[Source]:
----

See, all too often aftermarket forced induction can wind up feeling disturbingly home-made. Even a power-up of an existing factory turbo motor can go all wrong in the hands of a well-meaning workshop, leaving you with a twitchy, undriveable son-of-a-diddly (copyright Ned Flanders) with iffy legal status and questionable long-term and short-term reliability. But when you're bolting a pair of turbos onto a tightly packaged, highly strung, factory V6, well... it can all go horribly arse-shaped.

Then came that phone call from Peter Luxon of Victoria's APS Engineering (APS). Such chats usually elicit a little tingle of the neck hairs because they often involve a day out in some improbably powerful WRX, or XR6 Turbo, with enough torque to peel back hot mix. And when the conversation starts with Pete saying something like, "You've gotta drive this thing. It'll blow you away," the tingle can migrate south pretty fast.

When you think about it, Nissan's 350Z was always a candidate for a knacker-sac injection, partly because it's got the basic chassis for it, but mostly because it's got the right bloody attitude, too.

It's also a hot seller in the big ol' US of A, which is where Luxon can see big ol' dollar signs. And that's why this mule is a left-hooker. The kit's engineered to fit both left-hand and right-hand drives, with complete commonality of parts - 197 brand newies, to be precise, once you've counted clips, washers and seals.

Now here's the interesting bit. The kit is fitted without lifting the cylinder heads or altering the engine's internals in the slightest. Yep, you still get the factory Zed's 10.3:1 compression ratio, which might seem monstrously high for a turbo charged car, but the rub-off is that boost can be kept to a very manageable 7psi - and you retain all the standard car's low-end driveability, which is considerable.

It's typical of the APS ethos for road cars. Instead of some light-switch power delivery, where the world goes from dull and boring to acid trip in a split second, you get great bottom-end punch and that rippling mid-range rush only forced induction can provide.

The maintenance of driveability also explains the V6 copping a small turbo (a Garrett GT28/35R, as it happens) on each bank rather than a dirty big single bugger. Two smaller snails will always spool up faster than one big mother - and that does low-end urge no harm at all. Throw in the fact that they're ball-bearing and water-cooled and they spin up mightily fast.

It also means that the turbos can be mounted low in the airstream under the car, while clever design ensures that the plumbing between each snail and the intercooler is the same length.

Of course, even with all that going for it, there's no guarantee (from where I sit, anyway)that the result isn't going to be a pig. But proof that there is APS genius at work comes the first time you stand on the barst. The Zed doesn't just accelerate; it plain rips away. Big time! We didn't put a clock on it, but if this thing can't pull an easy 12 (which is Turbo 911-fast), well, we'll just about bloody stand rooted.

Rear-wheel power has been measured at a neat 280kW, which is way, way up from the stocker's 160 or so. Combined with the El Fatso torque curve, this makes it both effortless and very attention-grabbing. Yet much, much more impressive than this is the driveability of the bugger. Flatten the throttle in sixth at just 1500rpm or so and the thing accelerates smoothly and briskly. Any gear, any speed, any revs, the Zed doesn't cough, puke or pig-root; it just leans back on its rear tyres and breathes in the horizon.

----

[Given data]:
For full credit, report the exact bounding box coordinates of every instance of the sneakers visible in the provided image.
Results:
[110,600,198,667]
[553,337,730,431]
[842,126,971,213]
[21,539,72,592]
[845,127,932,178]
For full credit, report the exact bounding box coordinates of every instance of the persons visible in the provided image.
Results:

----

Return, word for word, the passage of the twin-turbo 350Z article from "Of course, even" up to and including "bloody stand rooted.".

Of course, even with all that going for it, there's no guarantee (from where I sit, anyway)that the result isn't going to be a pig. But proof that there is APS genius at work comes the first time you stand on the barst. The Zed doesn't just accelerate; it plain rips away. Big time! We didn't put a clock on it, but if this thing can't pull an easy 12 (which is Turbo 911-fast), well, we'll just about bloody stand rooted.